Convenient streaming computing
Time dimensional aggregation
The business needs to aggregate and plot the year, month, day, minute, etc. of the original second level data. This requirement can be addressed directly in TDengine by sampling queries in time. When calculating the concentration exceeding standard, real-time calculation and monitoring of the average value per minute are needed. For example, in the monitoring of pollution emissions, the business requires real-time monitoring of the concentration of NOx, and allows users to select a time range to display the concentration curve and the length of the aggregation window (5 minutes, 15 minutes, 30 minutes, day, month, year).
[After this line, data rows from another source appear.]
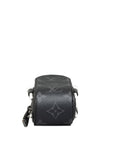 Black LV Monogram Eclipse Andrews Golf Kit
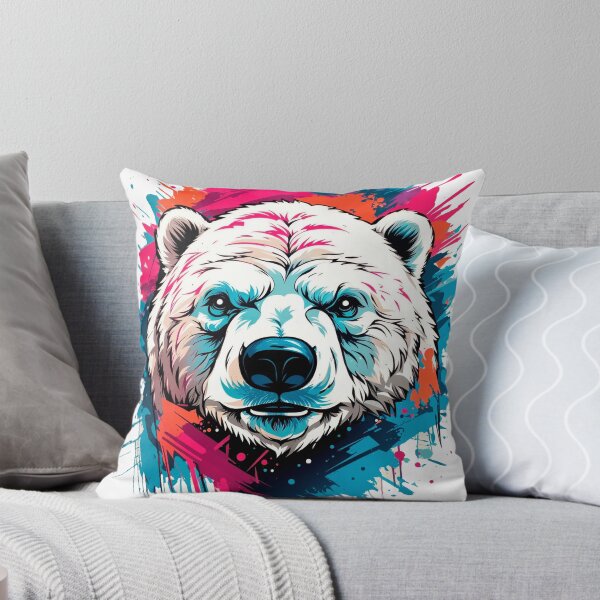 Artikelvorschau, Gefährdete Tierart, Eisbär: Anton entworfen und verkauft von KnoClothingCo.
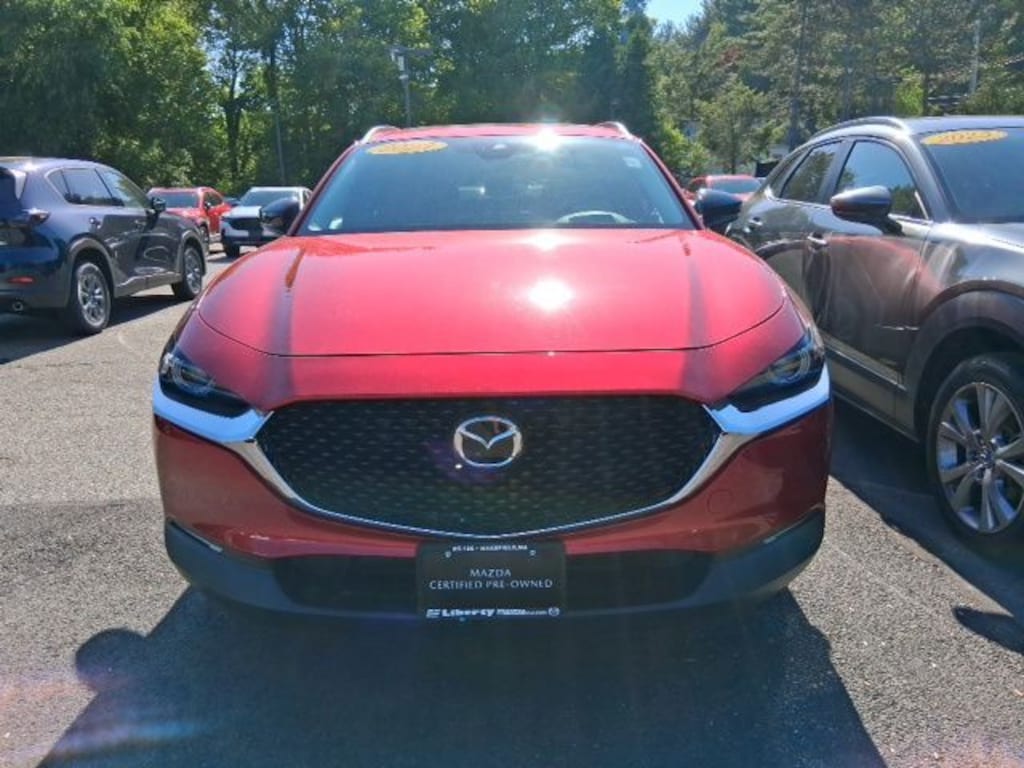 Certified 2023 Mazda CX-30 2.5 Turbo Premium Package SUV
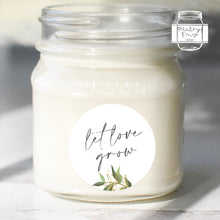 Load image into Gallery viewer, Let Love Grow Wedding Favour Stickers

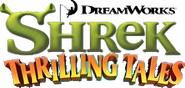 Shrek's Thrilling Tales Logo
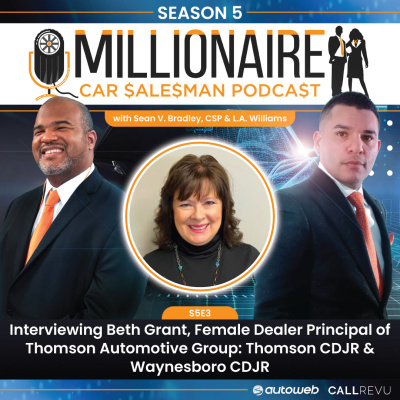 Millionaire Car Salesman Podcast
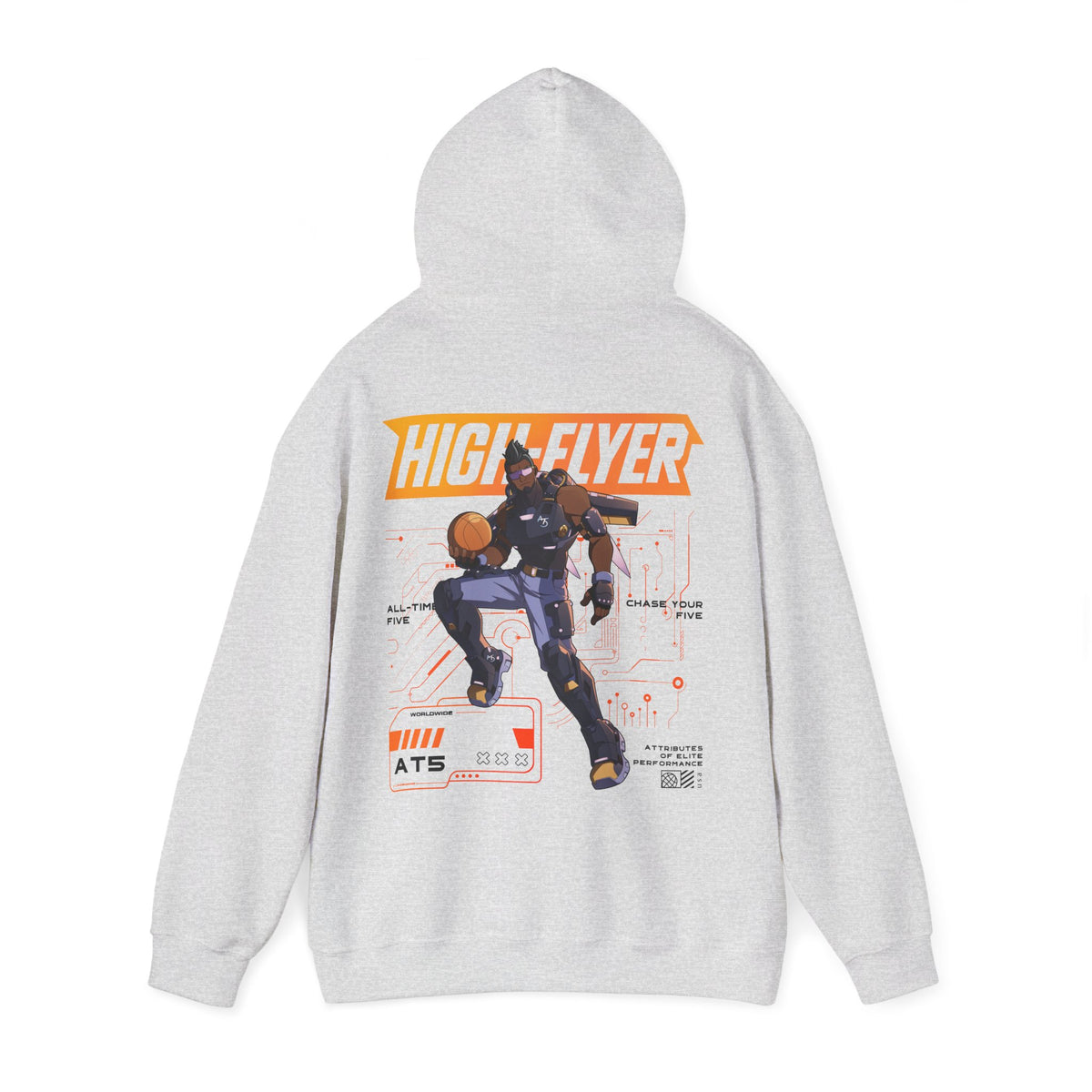 High-Flyer Hoodie - Adult - Enlarged view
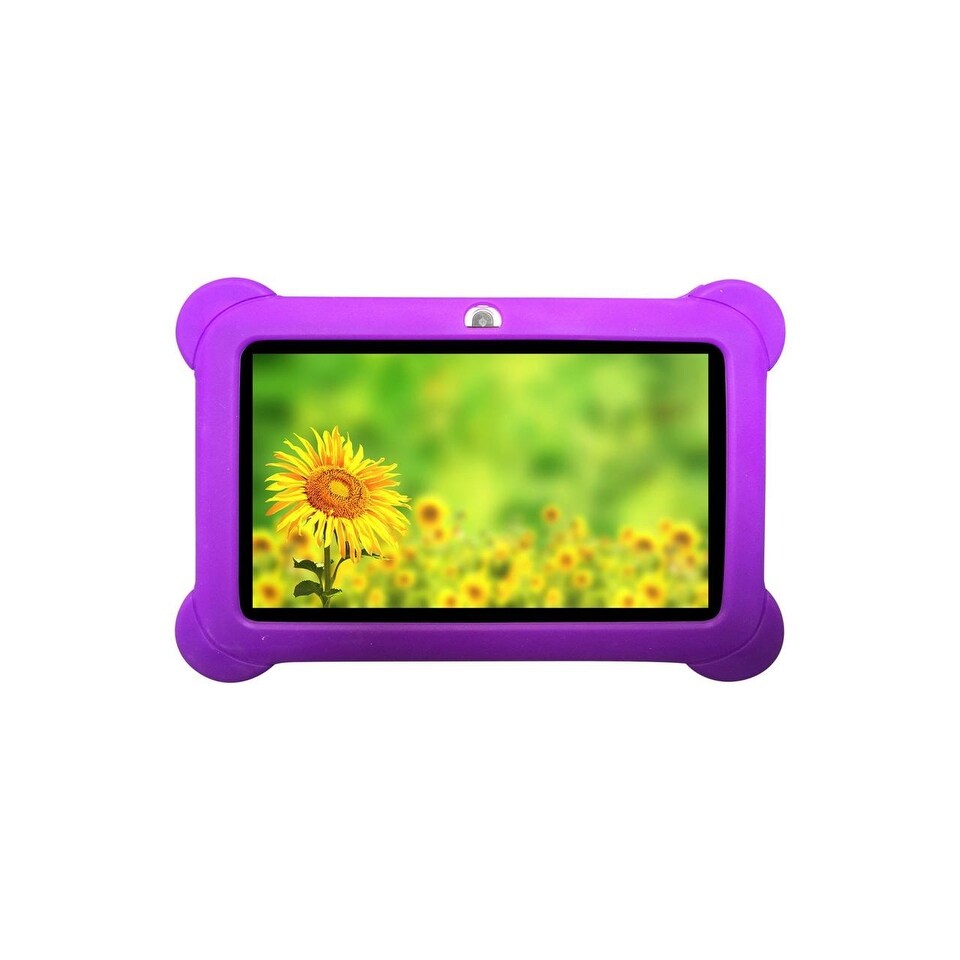 Worryfree Gadgets Kidszeepad Ppl Zeepad 7 4gb Android 4 4 Kitkat Kids Tablet Purple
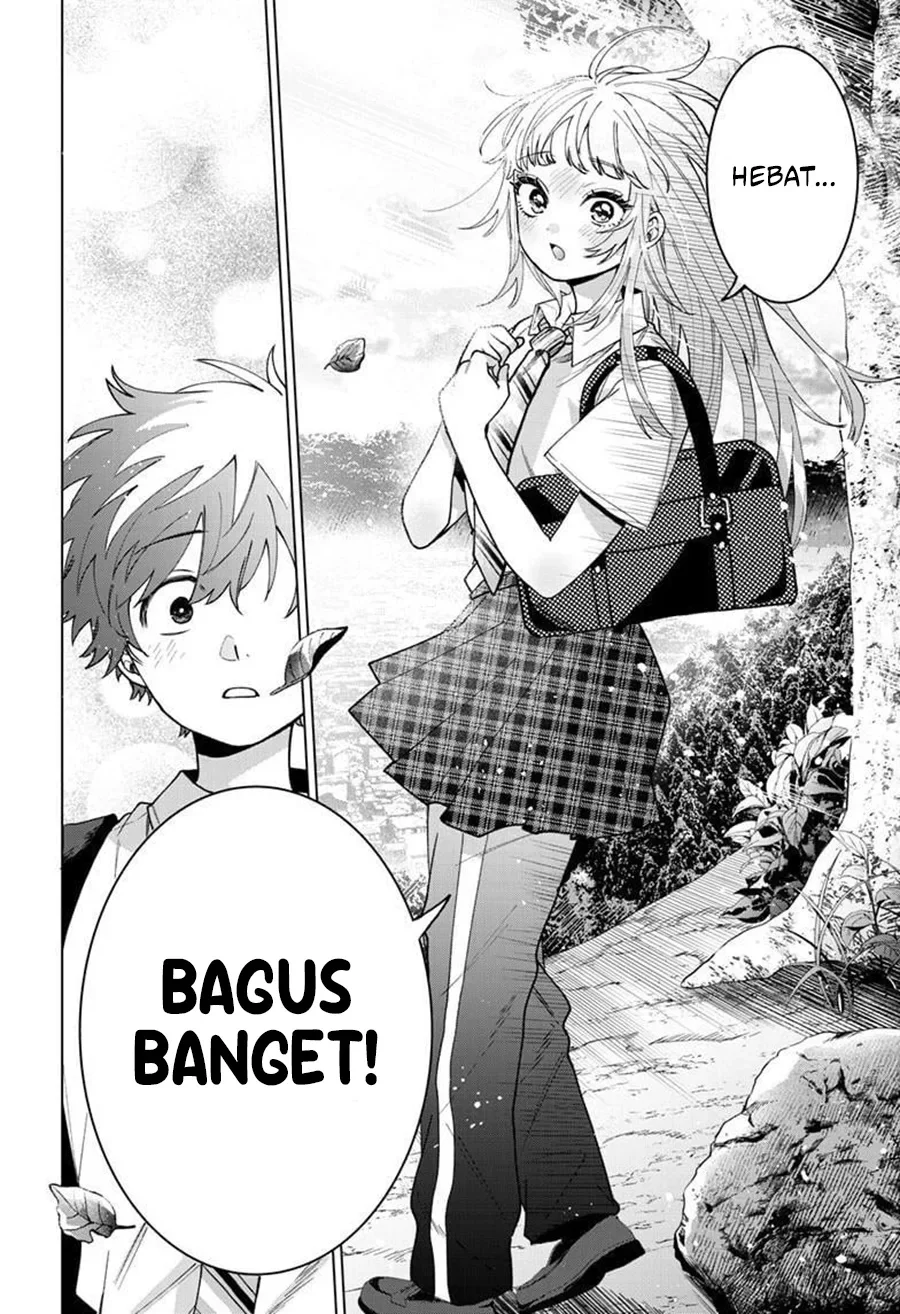 Momose Akira no Hatsukoi Hatan-chuu. Chapter 50 Gambar 17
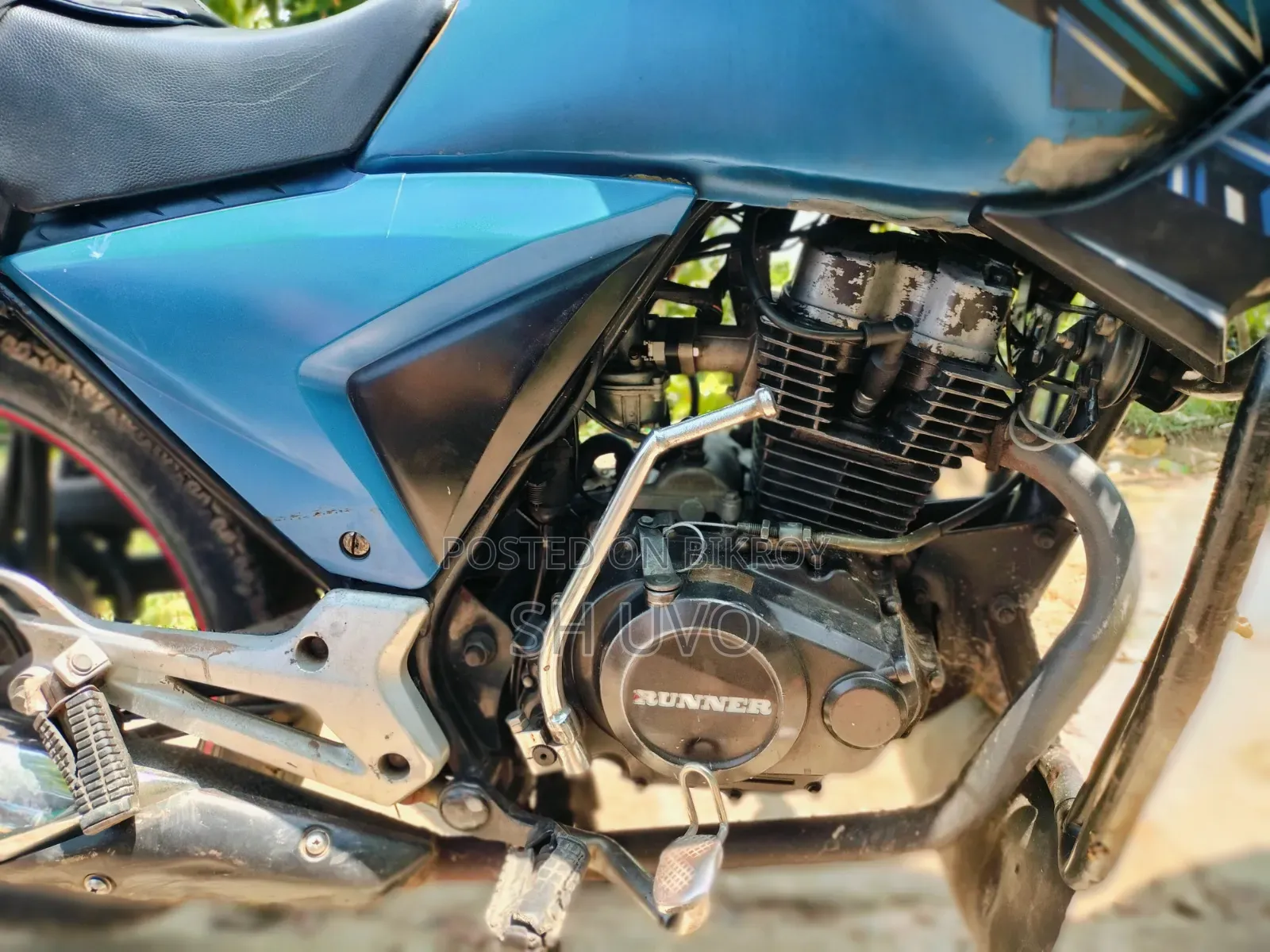 Runner Turbo V2 2018 Blue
Since the data transmitted to the front-end is already calculated by the sequential database, the data volume is generally not so large, which greatly improves the efficiency compared with pulling all the original data points to the front-end for further processing.
select val from point_0301 where ts<'2020-05-30 00:00:00. 000' and ts>'2020-05-29 00:00:00. 000'interval(5m); Select val from point_0301 every 5 minuteswhere ts<'2020-05-30 00:00:00. 000' and ts>'2020-05-29 00:00:00. 000'interval(15m); Select val from point_0301where ts<'2020-05-30 00:00:00. 000' and ts>'2020-05-29 00:00:00. 000'interval(30m); // Aggregate every 30 minutesCopy the code
Flow calculation
For real-time calculations of the average volume per minute, the database can return the average volume per minute by simply defining the time window and sliding increments. For the indicators of real-time monitoring and early warning, the flow calculation can be specially established for this kind of data, and the calculation results can be written into a new table (strM_pT_0304 below) for storage, so that the results of the whole real-time calculation can also be historical review.
create table strm_pt_0304 as select avg(val) from point_0304 INTERVAL(1m) SLIDING(1m); // Calculate the average of each minute once per minuteCopy the code
Many of the numerical calculations that used to be handled in the program are now handled entirely by TDengine. On the one hand, the computational burden of the program is shared. On the other hand, more importantly, the aggregated results can be stored automatically and continuously, supporting the historical data to be viewed in real time.
A summary of the TDengine experience
The open source version of TDengine can do local test adaptation, the installation package is only 5MB, very easy to use, and the various interfaces are exactly the same as the enterprise version. But I hope to purchase the enterprise version of the customer, to provide a compatible open source version of the Web version of the query tool, convenient debugging.
Right now TDengine has fairly good support for Java drivers, but hopefully there will be more driver support for.net Core versions.
About the author:
Wang Fei, kunyue Internet of Things technology expert, has many years of.net/Java software design and development experience, familiar with industrial monitoring, environmental monitoring and other business modeling, led the overall design and development of Kunyue Internet “A environmental protection” project.